I finally had success!

First, tried only the 'Cancel Reprint' button solution - no success.

Second, I taped up the TWO* windows - no success. I capitalized TWO because, it seems, many instructions don't specifically mention TWO windows - one on either side.One window is easy to get to but for the other window it was easier to take the two Phillips screws out to remove the cover (that's the cover with the plastic gears underneath it.Looks scary at first what with all the gears, if they fall off but don't worry, it's easy to put the gears back into their holders, especially with internet pictures showing you how they line up with each other. Having never done this before, out of the 3 color cartridges I 'revived' only one gear got loose, piece of cake to slide it back into it's plastic hub.

Third I set the spring in the other notch, the shallower of the TWO notches. This was frustrating at first, mainly because I did not find any description for the fact that one has to turn the gear BACKWARDS also known as COUNTER CLOCKWISE.Having been no at this, not being sure which way to turn this gear, was the hardest thing of the whole procedure as the gear isn't easy to turn. However, this also got very easy on the subsequent 2 color cartridges.

I finally succeeded in reviving all three color cartridges but it took all 3 steps.

In hindsight, this procedure was a piece of cake. The first cartridge probably took 5 minutes. the last two cartridges probably took a minute each.

Hope this helps those of us who get slightly intimated by reading the instructions.

I definitely want to thank the people who brought this knowledge to us in the first place.

Stefan Pettersson said...

Thank you! You "saved" my day...No it is "full" again....Brother HL4040-CN.

Stefan in Sweden

JPMorgan said...

Any experience or savings suggestions on DRUM life? I am just over 15,500 pages and I am down to 8% of drum life. Not sure if there is any work around or solution, but would love ideas, as the replacement cost is $100 for non-OEM. At that price, I can sell this and buy a excellent all-in-one color laser for $250.

Greg Smith said...

I wouldn't bother replacing a drum in this printer. If you got over 15K pages out of it, I wouldn't put another penny into one really. I have final tallies on mine. 12185 pages, 9889 color/2296 B&W. I went through 3 Black/Magenta toner cartridges, 2 Cyan/Yellow. Remaining drum life is 4815, which suggests the targeted drum life is 17,000 pages. That's probably another fake number, not a real service lifetime.

The biggest long-term issue with this model seem to be that the toner sometimes leaks out. I've had that happen on 3 cartridges so far. Right now it's such a mess that I can't get clean pages to print anymore, there's just too much colored dust inside to get it all out anymore.

Replacement printer is a Brother HL-4570CDW, so my cycle will begin again.

**WORK TASK**
Set down word for word the part of the toner cartridge comments that opens with the words containing "I wouldn't bother" and closes with "all out anymore.".

**INFORMATION PROVIDED**
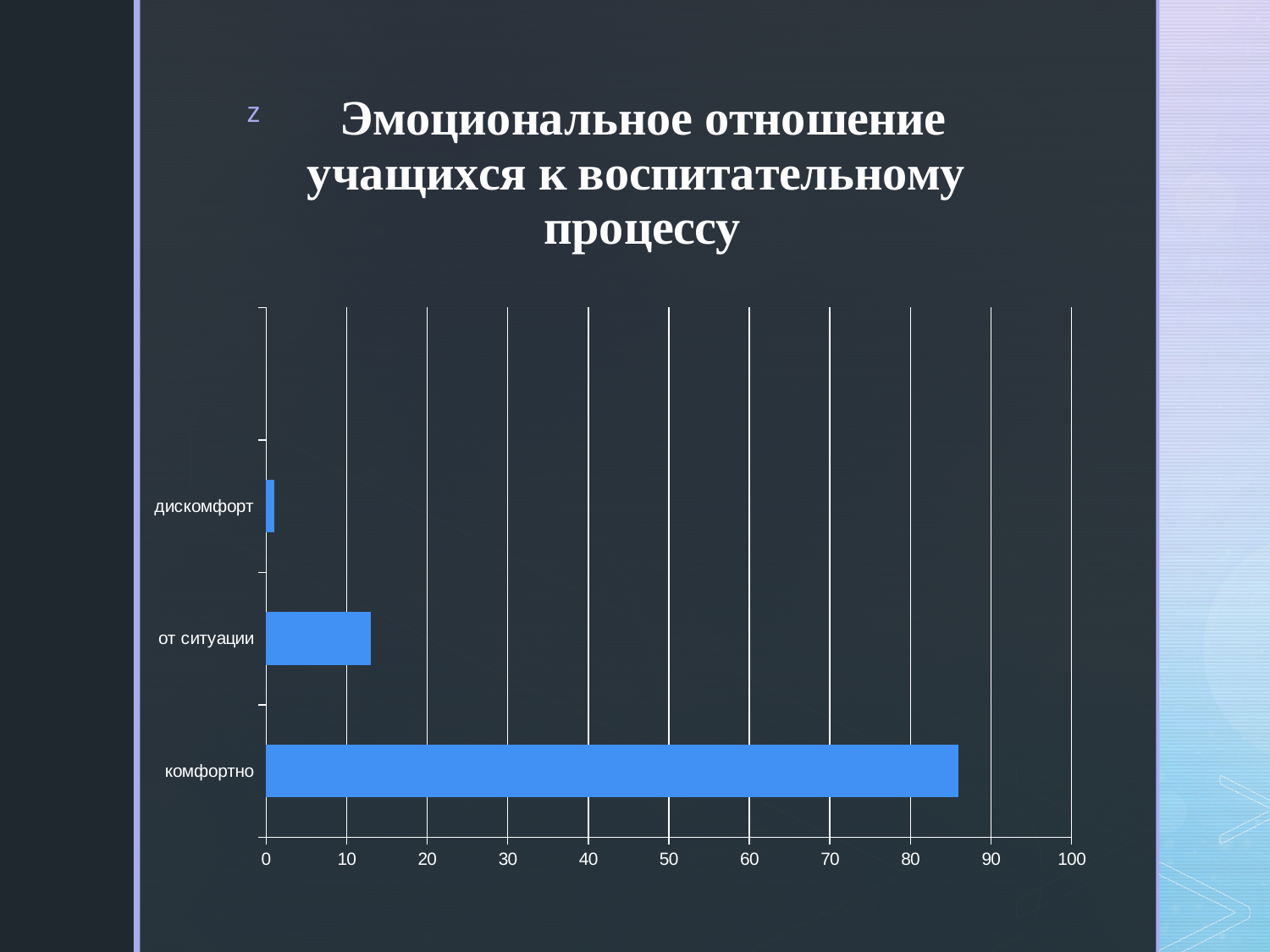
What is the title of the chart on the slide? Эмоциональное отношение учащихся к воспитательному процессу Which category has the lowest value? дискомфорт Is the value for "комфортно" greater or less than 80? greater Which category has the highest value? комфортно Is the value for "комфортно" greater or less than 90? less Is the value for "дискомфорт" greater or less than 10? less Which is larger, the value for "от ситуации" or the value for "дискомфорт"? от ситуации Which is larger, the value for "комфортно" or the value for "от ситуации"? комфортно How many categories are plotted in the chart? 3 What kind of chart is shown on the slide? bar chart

...

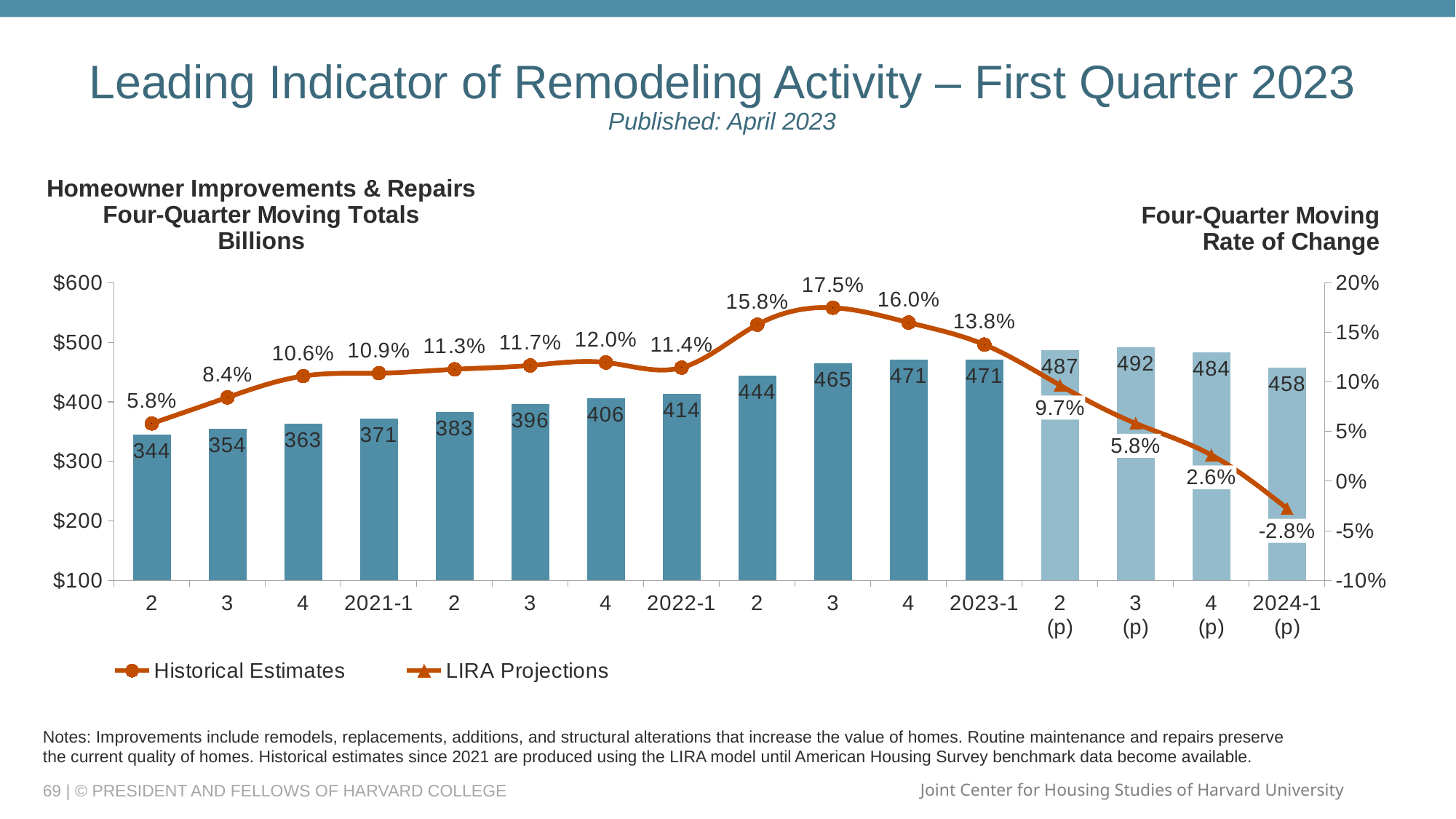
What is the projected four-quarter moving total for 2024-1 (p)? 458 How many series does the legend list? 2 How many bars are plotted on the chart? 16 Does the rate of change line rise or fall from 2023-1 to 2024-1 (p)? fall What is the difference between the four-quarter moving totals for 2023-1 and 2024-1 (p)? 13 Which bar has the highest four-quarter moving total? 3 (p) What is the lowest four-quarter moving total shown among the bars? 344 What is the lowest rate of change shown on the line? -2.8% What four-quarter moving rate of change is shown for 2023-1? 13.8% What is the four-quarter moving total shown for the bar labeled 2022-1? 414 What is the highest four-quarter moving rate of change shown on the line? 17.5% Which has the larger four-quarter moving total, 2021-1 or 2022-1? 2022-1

**SOLUTION TO THIS PROBLEM**
I wouldn't bother replacing a drum in this printer. If you got over 15K pages out of it, I wouldn't put another penny into one really. I have final tallies on mine. 12185 pages, 9889 color/2296 B&W. I went through 3 Black/Magenta toner cartridges, 2 Cyan/Yellow. Remaining drum life is 4815, which suggests the targeted drum life is 17,000 pages. That's probably another fake number, not a real service lifetime.

The biggest long-term issue with this model seem to be that the toner sometimes leaks out. I've had that happen on 3 cartridges so far. Right now it's such a mess that I can't get clean pages to print anymore, there's just too much colored dust inside to get it all out anymore.